We are given a directed graph where an edge $(u,v)$ indicates that $u$ follows $v$. The graph is stored as an unordered list of edges, i.e. each input corresponds to a single edge. We want to find the second hub of each user $u$, that is the set of users that follow a follower of $u$.

The key insight for solving this problem is that the in-neighbors of a node $u$ are in the 2nd hub of each of $u$'s out-neighbors.

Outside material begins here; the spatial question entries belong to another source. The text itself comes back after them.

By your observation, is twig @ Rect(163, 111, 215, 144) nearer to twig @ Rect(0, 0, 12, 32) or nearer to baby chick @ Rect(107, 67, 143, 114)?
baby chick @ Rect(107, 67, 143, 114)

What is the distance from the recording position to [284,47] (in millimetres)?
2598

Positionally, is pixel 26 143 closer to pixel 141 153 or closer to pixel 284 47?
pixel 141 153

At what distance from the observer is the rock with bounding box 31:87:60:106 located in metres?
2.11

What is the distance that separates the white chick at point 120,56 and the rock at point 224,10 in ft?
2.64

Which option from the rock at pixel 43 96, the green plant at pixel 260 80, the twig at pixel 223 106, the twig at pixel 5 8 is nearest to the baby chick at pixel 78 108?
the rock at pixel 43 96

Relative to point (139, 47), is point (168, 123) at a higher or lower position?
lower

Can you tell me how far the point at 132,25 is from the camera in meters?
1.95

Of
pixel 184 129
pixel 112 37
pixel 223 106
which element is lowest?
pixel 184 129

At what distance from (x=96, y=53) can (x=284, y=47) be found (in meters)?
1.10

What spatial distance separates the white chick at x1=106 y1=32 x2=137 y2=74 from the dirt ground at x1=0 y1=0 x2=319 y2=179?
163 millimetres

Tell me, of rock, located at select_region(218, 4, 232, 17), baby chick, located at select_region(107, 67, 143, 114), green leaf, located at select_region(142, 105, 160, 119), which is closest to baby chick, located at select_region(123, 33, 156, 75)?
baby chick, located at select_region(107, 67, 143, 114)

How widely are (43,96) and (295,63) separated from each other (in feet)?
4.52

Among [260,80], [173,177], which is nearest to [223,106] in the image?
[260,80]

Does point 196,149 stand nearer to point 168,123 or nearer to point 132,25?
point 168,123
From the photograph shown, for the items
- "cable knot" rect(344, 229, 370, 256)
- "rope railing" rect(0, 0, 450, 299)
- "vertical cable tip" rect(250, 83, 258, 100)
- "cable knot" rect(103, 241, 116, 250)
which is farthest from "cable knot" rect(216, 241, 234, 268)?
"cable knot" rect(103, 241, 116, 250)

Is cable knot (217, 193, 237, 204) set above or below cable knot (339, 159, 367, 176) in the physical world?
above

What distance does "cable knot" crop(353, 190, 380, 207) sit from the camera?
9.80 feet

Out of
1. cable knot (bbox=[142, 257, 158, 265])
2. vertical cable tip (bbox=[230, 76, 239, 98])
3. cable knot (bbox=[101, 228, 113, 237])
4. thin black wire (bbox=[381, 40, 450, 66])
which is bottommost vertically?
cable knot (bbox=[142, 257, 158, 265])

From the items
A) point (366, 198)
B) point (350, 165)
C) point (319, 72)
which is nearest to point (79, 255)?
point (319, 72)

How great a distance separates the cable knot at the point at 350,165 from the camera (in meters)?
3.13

We will distribute the edges in such a way the reducer associated with a node $u$ receives all the in-neighbors and out-neighbors of $u$ and can distinguish between the two.
  • Map: For each input edge $(u,v)$, output the two key-value pairs $(u,(v, OUT))$ and $(v, (u,IN))$. This "says" to $u$ that $v$ is one of its out-neighbors and to $v$ that $u$ is one of its in-neighbors.

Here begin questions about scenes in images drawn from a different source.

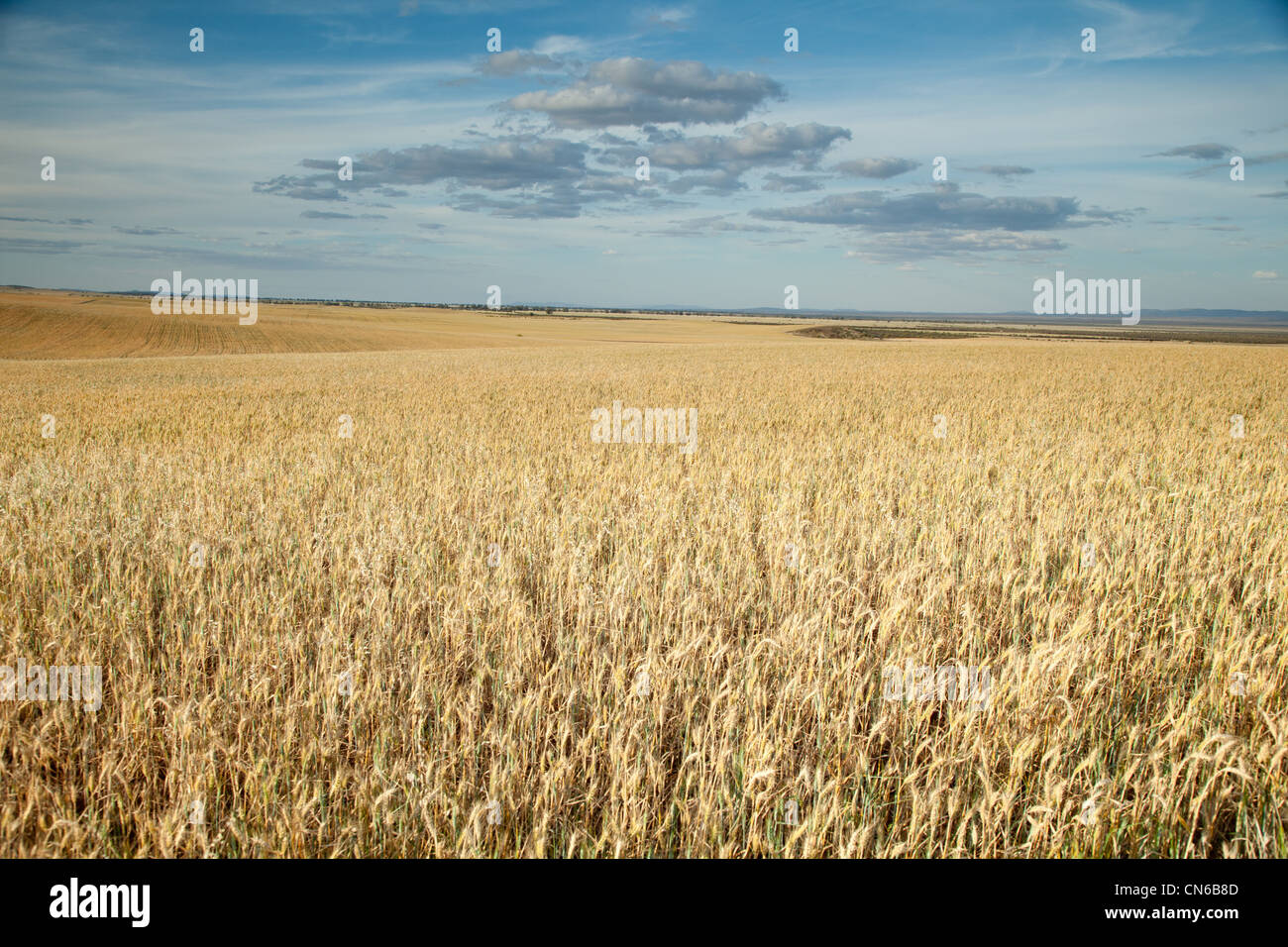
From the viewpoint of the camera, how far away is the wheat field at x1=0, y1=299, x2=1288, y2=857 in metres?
2.37

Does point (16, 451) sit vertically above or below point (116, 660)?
above

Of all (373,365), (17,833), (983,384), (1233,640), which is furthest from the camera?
(373,365)

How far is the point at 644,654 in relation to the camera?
11.8 feet

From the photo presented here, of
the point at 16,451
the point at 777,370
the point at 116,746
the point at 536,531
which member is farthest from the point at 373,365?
the point at 116,746

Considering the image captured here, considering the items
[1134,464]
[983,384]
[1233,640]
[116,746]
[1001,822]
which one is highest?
[983,384]

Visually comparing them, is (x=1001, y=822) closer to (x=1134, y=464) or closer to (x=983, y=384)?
(x=1134, y=464)

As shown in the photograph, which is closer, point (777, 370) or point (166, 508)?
point (166, 508)

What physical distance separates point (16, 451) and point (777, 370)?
71.3 feet

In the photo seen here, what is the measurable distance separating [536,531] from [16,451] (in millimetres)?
9065

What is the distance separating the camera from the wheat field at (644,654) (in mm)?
2367

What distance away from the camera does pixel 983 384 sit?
20.2 m
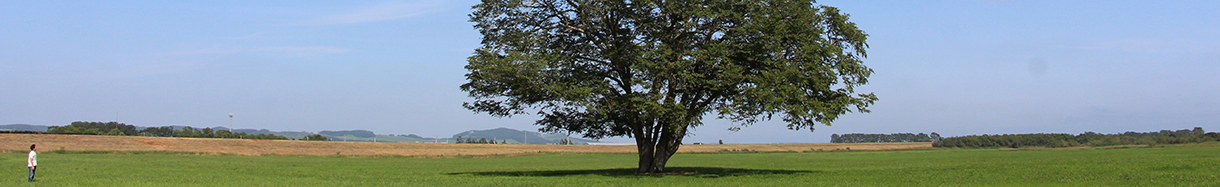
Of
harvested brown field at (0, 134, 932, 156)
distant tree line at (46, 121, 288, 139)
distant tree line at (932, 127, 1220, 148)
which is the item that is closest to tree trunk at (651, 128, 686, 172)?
harvested brown field at (0, 134, 932, 156)

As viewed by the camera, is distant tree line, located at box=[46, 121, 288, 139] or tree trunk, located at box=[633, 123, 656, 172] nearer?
tree trunk, located at box=[633, 123, 656, 172]

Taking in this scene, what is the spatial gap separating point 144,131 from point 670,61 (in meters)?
147

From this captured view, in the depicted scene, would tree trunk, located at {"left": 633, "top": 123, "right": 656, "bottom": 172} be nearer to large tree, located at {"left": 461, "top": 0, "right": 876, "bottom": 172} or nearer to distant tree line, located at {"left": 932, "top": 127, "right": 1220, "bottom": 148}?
large tree, located at {"left": 461, "top": 0, "right": 876, "bottom": 172}

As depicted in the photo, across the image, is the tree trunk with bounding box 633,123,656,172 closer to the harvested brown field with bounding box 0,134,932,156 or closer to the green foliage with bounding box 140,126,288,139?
the harvested brown field with bounding box 0,134,932,156

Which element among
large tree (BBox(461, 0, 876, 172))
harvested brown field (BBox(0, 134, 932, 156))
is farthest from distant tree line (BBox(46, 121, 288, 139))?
large tree (BBox(461, 0, 876, 172))

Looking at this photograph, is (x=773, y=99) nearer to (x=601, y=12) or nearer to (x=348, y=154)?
(x=601, y=12)

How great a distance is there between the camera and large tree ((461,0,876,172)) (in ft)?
92.1

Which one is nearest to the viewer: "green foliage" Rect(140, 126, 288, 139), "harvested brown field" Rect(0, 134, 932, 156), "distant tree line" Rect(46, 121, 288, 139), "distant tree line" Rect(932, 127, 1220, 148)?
"harvested brown field" Rect(0, 134, 932, 156)

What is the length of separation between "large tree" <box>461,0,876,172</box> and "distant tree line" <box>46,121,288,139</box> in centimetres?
9310

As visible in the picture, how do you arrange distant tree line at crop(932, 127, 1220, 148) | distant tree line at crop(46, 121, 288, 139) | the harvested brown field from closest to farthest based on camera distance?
the harvested brown field, distant tree line at crop(46, 121, 288, 139), distant tree line at crop(932, 127, 1220, 148)

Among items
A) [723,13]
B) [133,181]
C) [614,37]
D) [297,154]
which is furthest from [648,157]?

  • Shuffle: For each key (node) $u$, the shuffle will produce $(u, [(v_1, a_1), (v_2, a_2), \ldots, (v_t, a_t)])$, where $a_i$ is either $IN$ or $OUT$; $v_i$ is an in-neighbor of $u$ if $a_i=IN$ and is an out-neighbor of $u$ if $a_i=OUT$. Note that the shuffle basically compiles the neighborhood of each node.
  • Reduce: the reducer for key (node) $u$ takes in input the whole neighborhood of $u$ and therefore knows all in-neighbors and out-neighbors of $u$. For every node $w$ in-neighbor of $u$, and for every node $v$ out-neighbor of $u$, we generate the output pair $(v,w)$, to indicate that $w$ is in the second hub of $v$.
At the end of this job we have computed all pairs $(v,w)$ for every $w$ in the second hub of $v$. We may have duplicates though, since $w$ could be in the second hub of $v$ via multiple followers of $v$. We can then use our previous solution to remove duplicates to achieve the final result.
[If you're interested in follower-related problems, you can find a 2009 snapshot of follow relationships of Twitter here.]

Key ideas in MapReduce

Below are some of MapReduce key features.
  • Horizontal scaling: choosing a large number of commodity low-end machines over a small number of high-end machines.
  • Move code to data, rather than data to code: in a MapReduce cluster, storage and processors are co-located. MapReduce exploits data locality by running the code on the machine storing the block of data needed to be read.
  • Sequential reads, no random access: MapReduce is designed for batch processing, milking on the important fact that sequential reads of a file are orders of magnitude faster than random access. The important metric being optimized by MapReduce is throughput rather than latency.
  • Developer only Map and Reduce aware: you don't need to know all of MapReduce intricacies and system-level details to run a program in MapReduce. The MapReduce abstraction is simple to understand and provides a clean interface for algorithm designers and developers.